Many dermatologist-loved skincare ingredients followed a similar path:
- Salicylic acid: originally derived from willow bark, then refined and standardized to deliver consistent results.
- Kojic acid: produced during rice fermentation, then purified and stabilized for reliability.
“Natural ingredients have their place,” says Dr. Lee, “but in dermatology we care about results and tolerability. A formula that works and feels good on real skin is what counts.”
Try: SLMD Salicylic Acid Cleanser, a dermatologist-developed face wash that unclogs pores without stripping skin.
What dermatologists look for instead of "clean"
Dermatologists don’t evaluate products by marketing language. They focus on the evidence behind a formula and how skin tolerates it over time. In practice, that means:
- Efficacy: ingredients proven to address a specific concern
- Tolerability: formulas gentle enough for consistent use
- Transparency: clear labeling, with Drug Facts when applicable
Dr. Pimple Popper tip: "When you’re choosing skincare, skip buzzwords. Look for products that work and that your skin can tolerate."
Try: SLMD Acne System, a dermatologist-developed regimen with FDA-approved ingredients that treat acne safely and effectively.
The future of “clean”: science meets accountability
Behind the “clean beauty” buzz, real change is underway in how cosmetics are regulated.
- MoCRA requires manufacturers to maintain safety records and report adverse events.
- California’s Toxic-Free Cosmetics Act is pushing brands toward safer, more transparent formulations.
- The FTC Green Guides are being updated to tighten rules on environmental claims.
These changes reward brands that already prioritize science and safety. Products developed under dermatologist supervision already meet standards most “clean” labels can’t match.
Clean beauty FAQs
Q: Is “clean beauty” safer for sensitive skin?
A: “Clean beauty” is not necessarily safer for sensitive skin. Many “clean” or “natural” products include essential oils and plant extracts that can cause irritation or contact dermatitis. Dermatologist-developed products focus on safety testing and tolerance, not labels.
Q: Do dermatologists recommend clean skincare brands?
A: Dermatologists recommend products that are effective, well-tested, and backed by science, regardless of marketing language.
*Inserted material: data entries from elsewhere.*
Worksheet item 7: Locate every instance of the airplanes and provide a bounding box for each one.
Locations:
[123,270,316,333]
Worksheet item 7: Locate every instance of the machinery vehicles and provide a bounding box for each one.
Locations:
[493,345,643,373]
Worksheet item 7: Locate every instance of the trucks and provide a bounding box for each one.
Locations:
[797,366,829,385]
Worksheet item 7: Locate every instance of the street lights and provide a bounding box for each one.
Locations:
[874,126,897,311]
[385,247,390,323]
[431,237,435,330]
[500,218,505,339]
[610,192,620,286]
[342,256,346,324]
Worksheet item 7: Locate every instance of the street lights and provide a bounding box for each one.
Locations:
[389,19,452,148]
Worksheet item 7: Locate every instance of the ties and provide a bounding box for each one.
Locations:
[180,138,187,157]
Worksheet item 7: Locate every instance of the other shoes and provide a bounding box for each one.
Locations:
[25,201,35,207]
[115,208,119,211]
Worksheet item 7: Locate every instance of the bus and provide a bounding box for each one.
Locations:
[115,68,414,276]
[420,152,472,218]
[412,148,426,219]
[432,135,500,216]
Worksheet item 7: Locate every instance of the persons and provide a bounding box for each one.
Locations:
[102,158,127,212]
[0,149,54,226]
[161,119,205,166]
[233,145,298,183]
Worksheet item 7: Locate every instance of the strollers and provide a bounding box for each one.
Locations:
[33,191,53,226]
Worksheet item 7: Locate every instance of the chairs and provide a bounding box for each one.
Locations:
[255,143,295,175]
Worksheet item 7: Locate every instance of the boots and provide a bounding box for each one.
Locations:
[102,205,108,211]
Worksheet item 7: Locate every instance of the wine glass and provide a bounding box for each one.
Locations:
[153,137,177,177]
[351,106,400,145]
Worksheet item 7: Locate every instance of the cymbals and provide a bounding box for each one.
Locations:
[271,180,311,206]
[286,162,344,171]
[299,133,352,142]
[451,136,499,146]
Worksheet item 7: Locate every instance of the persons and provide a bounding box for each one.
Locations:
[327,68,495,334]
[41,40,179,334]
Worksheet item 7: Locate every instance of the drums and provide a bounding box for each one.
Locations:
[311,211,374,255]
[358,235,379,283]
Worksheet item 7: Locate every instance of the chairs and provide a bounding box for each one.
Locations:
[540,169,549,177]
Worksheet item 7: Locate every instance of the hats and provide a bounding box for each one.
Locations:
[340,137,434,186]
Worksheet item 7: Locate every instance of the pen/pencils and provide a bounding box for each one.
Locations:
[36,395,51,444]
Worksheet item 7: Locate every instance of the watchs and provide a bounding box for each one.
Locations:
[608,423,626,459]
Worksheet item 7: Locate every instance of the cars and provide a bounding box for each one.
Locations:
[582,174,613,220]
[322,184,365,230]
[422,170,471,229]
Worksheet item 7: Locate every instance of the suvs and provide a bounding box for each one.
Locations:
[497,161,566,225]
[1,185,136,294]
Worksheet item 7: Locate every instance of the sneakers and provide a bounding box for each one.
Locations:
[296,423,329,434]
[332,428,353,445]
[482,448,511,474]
The key is evidence and safety data.
Q: What ingredients should I actually avoid?
A: You should avoid products with undisclosed fragrance blends or heavy essential oils. For acne-prone or sensitive skin, look for non-comedogenic, dermatologist-tested formulas with transparent labeling.
Q: How can I tell if a product is regulated by the FDA?
A: Look for a Drug Facts panel. This means the product uses FDA-approved active ingredients and must meet strict standards for safety and efficacy.
Dr. Lee's Last Word
As a dermatologist, my focus is on delivering results for my patients. The skincare I recommend doesn’t follow trends — I stick with proven ingredients and effective formulas.